• _DOCUMENT SEGMENT_:
────

In 2004, plaintiff was referred to Dr. Sandra Elliott, Ph.D., for a psychological and parenting evaluation due to a history of failing to provide for her children's basic needs. (Tr. 292-300). Dr. Elliott diagnosed plaintiff with a dysthymic disorder, generalized anxiety disorder, social phobia, panic disorder without agoraphobia-rule out, and alcohol abuse-rule out. (Tr. 298). Dr. Elliott administered the Wechsler Adult Intelligence Scale-Third Edition (WAIS-III) and reported the following IQ scores: Verbal- 70, Performance- 55, and Full-Scale- 61. (Tr. 297). Dr. Elliott assessed plaintiff's functioning in the mild mentally retarded range and diagnosed her with a learning disorder NOS. (Tr. 298). Dr. Elliott assigned plaintiff a GAF score of 40, "Major impairment in areas such as work, judgment, thinking or mood."

The DSM-IV categorizes an individual with a GAF score of 31-40 as having "[s]ome impairment in reality testing or communication" or "major impairment in several areas, such as work or school, family relations, judgment, thinking, or mood[.]" DSM IV, p. 34.

────

• _EXCERPTED DATA_:

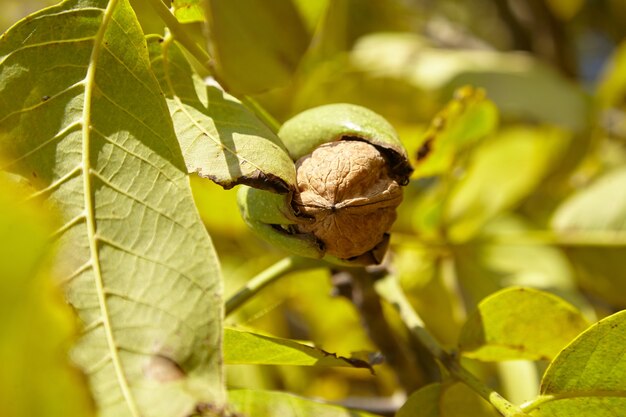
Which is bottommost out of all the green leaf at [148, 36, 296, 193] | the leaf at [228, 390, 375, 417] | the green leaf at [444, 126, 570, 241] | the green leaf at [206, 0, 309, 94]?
the leaf at [228, 390, 375, 417]

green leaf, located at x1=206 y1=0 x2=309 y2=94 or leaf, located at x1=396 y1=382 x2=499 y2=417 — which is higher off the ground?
green leaf, located at x1=206 y1=0 x2=309 y2=94

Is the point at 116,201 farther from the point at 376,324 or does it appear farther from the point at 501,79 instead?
the point at 501,79

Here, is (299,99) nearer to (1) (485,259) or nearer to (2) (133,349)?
(1) (485,259)

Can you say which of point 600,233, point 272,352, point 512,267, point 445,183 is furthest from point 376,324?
point 600,233

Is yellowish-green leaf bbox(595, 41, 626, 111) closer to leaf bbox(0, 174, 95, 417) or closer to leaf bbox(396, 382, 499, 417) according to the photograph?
leaf bbox(396, 382, 499, 417)

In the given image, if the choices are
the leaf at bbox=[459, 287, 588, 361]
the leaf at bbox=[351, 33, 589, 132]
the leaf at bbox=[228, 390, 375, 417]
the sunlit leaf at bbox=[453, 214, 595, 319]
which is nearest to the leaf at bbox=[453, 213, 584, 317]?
the sunlit leaf at bbox=[453, 214, 595, 319]
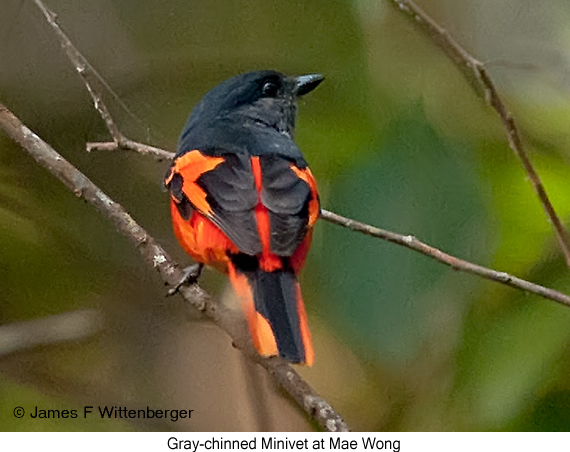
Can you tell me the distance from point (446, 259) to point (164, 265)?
1.57ft

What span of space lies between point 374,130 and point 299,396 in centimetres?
47

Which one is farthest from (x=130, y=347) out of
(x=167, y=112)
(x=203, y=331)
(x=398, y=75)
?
(x=398, y=75)

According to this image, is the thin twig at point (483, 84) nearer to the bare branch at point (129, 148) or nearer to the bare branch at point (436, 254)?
the bare branch at point (436, 254)

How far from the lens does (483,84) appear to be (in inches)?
58.2

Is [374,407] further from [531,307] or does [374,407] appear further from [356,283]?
[531,307]

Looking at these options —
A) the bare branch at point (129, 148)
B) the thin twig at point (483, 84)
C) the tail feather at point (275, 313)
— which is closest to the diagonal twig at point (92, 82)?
the bare branch at point (129, 148)

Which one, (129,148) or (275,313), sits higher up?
(129,148)

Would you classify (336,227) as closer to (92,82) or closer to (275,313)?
(275,313)

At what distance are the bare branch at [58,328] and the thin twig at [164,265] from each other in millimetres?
146

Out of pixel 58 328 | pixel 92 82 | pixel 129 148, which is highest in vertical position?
pixel 92 82

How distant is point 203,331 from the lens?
1.47 m

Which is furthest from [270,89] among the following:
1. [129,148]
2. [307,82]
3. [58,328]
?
[58,328]

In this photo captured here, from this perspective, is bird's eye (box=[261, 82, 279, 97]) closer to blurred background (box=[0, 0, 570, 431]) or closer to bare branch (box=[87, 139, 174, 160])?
blurred background (box=[0, 0, 570, 431])

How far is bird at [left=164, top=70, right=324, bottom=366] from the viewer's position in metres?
1.24
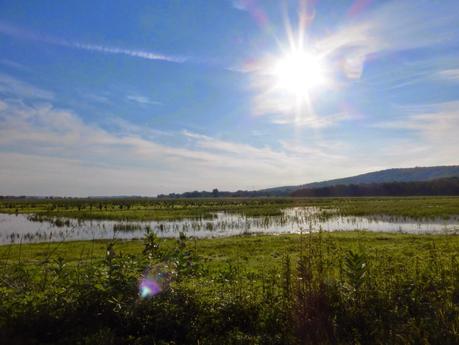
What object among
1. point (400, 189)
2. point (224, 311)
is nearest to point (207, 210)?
point (224, 311)

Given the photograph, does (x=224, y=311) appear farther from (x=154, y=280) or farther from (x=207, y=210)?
(x=207, y=210)

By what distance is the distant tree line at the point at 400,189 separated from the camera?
153 m

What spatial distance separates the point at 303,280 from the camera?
7184 millimetres

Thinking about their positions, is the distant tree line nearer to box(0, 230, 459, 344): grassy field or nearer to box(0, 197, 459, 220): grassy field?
box(0, 197, 459, 220): grassy field

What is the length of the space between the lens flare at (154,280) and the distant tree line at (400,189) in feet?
561

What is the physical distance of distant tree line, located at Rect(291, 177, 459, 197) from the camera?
153250 millimetres

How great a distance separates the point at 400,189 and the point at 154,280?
584 ft

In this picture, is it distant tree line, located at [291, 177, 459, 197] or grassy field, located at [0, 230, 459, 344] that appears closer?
grassy field, located at [0, 230, 459, 344]

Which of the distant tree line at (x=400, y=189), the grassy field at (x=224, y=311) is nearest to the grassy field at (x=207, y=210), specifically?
the grassy field at (x=224, y=311)

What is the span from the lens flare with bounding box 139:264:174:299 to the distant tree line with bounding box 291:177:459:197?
171m

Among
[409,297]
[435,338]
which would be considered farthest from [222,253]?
[435,338]

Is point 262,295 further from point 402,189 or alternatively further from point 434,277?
point 402,189

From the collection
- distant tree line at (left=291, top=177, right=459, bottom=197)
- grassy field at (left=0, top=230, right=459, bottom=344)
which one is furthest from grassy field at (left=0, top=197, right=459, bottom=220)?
distant tree line at (left=291, top=177, right=459, bottom=197)

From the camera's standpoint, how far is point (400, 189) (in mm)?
165500
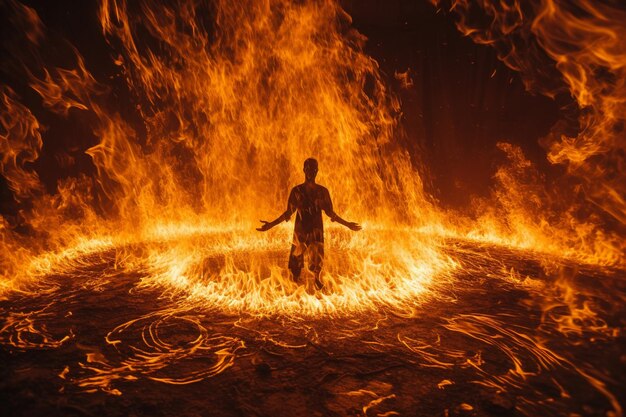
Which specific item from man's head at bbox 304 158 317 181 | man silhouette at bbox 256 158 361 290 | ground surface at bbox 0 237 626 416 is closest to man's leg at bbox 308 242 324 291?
man silhouette at bbox 256 158 361 290

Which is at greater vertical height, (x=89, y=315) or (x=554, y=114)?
(x=554, y=114)

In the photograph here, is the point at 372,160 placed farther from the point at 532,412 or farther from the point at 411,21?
the point at 532,412

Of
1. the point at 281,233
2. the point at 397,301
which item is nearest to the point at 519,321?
the point at 397,301

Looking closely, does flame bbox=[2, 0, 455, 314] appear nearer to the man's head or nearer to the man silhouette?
the man silhouette

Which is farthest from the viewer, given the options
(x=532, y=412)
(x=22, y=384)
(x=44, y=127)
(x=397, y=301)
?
(x=44, y=127)

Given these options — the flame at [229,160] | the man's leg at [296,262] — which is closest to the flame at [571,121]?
the flame at [229,160]

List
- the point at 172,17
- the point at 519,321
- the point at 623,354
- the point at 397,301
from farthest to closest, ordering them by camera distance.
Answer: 1. the point at 172,17
2. the point at 397,301
3. the point at 519,321
4. the point at 623,354

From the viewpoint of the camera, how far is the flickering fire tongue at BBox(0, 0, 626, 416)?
13.8 ft

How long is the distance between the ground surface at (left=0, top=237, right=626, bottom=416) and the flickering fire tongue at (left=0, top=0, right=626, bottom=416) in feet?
0.12

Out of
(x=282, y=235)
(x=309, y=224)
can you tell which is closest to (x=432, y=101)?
(x=282, y=235)

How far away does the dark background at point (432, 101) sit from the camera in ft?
Answer: 47.6

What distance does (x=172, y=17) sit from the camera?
1291 cm

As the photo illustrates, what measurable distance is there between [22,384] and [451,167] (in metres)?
18.6

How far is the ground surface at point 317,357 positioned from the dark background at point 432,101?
34.4 feet
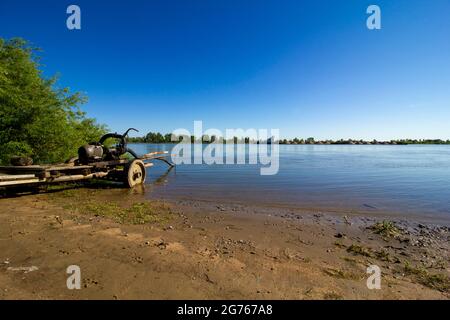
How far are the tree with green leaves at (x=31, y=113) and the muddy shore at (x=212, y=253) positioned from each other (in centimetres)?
650

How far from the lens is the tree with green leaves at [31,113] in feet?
44.1

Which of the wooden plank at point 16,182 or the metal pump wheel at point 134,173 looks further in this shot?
the metal pump wheel at point 134,173

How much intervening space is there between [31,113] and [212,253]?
46.8 feet

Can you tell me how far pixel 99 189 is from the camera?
13.5 m

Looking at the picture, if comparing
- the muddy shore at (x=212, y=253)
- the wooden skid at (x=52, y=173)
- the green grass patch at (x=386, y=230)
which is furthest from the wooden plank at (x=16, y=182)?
the green grass patch at (x=386, y=230)

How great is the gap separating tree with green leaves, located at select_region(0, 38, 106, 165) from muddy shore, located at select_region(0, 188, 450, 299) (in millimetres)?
6500

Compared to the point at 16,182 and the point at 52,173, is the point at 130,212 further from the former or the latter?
the point at 52,173

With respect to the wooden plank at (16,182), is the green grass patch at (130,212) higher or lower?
lower

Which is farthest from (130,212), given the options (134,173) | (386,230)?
(386,230)

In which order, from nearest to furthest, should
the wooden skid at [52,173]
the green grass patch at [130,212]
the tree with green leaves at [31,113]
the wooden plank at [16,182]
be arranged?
the green grass patch at [130,212] < the wooden plank at [16,182] < the wooden skid at [52,173] < the tree with green leaves at [31,113]

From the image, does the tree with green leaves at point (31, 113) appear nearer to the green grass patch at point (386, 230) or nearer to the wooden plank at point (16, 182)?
the wooden plank at point (16, 182)
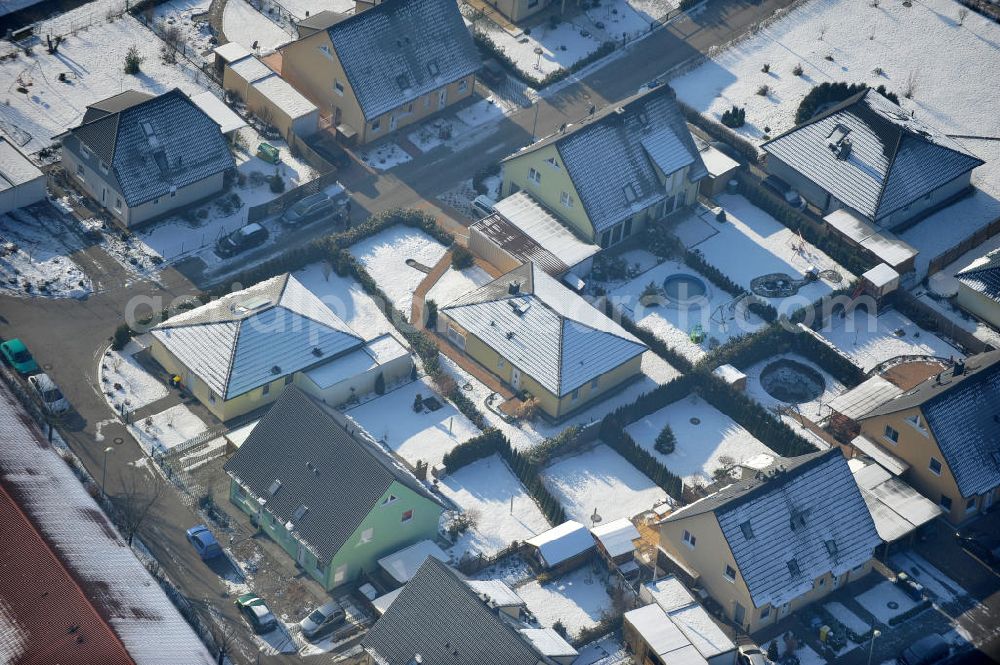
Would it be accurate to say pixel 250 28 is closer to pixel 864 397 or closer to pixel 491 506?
pixel 491 506

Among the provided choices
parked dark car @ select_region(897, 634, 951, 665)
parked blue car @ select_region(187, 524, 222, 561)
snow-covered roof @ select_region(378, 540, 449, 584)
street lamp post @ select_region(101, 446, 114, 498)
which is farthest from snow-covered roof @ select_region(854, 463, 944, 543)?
street lamp post @ select_region(101, 446, 114, 498)

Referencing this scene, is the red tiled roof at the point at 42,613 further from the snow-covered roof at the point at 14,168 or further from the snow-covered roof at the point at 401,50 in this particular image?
the snow-covered roof at the point at 401,50

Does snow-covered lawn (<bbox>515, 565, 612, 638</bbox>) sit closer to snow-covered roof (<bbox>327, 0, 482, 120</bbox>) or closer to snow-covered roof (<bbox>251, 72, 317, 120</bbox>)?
snow-covered roof (<bbox>327, 0, 482, 120</bbox>)

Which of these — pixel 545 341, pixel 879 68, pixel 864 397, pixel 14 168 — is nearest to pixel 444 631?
pixel 545 341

────

• _ACTION ITEM 1_: Repeat the excerpt on the psychological evaluation from "The DSM-IV categorizes" up to and including "DSM IV, p. 34.".
• _ACTION ITEM 2_: Pick up the excerpt on the psychological evaluation after its last sentence and continue it.
The lines have no connection to the excerpt on the psychological evaluation.

• _ANSWER AREA 1_:
The DSM-IV categorizes an individual with a GAF score of 31-40 as having "[s]ome impairment in reality testing or communication" or "major impairment in several areas, such as work or school, family relations, judgment, thinking, or mood[.]" DSM IV, p. 34.

• _ANSWER AREA 2_:
Plaintiff underwent examinations by three consultative examining psychologists in connection with her SSI application. Consultative examining psychologist Dr. George Lester, Psy.D., examined plaintiff on January 25, 2010, and interpreted WAIS-IV test results administered in conjunction with his examination. (Tr. 257-65). He reported the following IQ scores: Verbal Comprehension - 63; Perceptual Reasoning - 56; Working Memory - 58; Processing Speed - 59; and Full-Scale IQ - 53. (Tr. 261). Dr. Lester opined these IQ scores were a "low estimate of [plaintiff's] actual functioning" and that plaintiff was "likely functioning within the borderline range." (Id.). Dr. Lester opined that plaintiff's mental ability to relate to others, including fellow workers and supervisors, is likely to be moderately impaired by her depression and anxiety symptoms and her "estimated borderline intellect"; her mental ability to understand, remember and follow instructions is moderately impaired by her estimated borderline intellect; her mental ability to maintain attention, concentration, persistence and pace to perform routine tasks is moderately impaired; and her mental ability to withstand the stress and pressure associated with day to day work activity is moderately impaired. (Tr. 262-63).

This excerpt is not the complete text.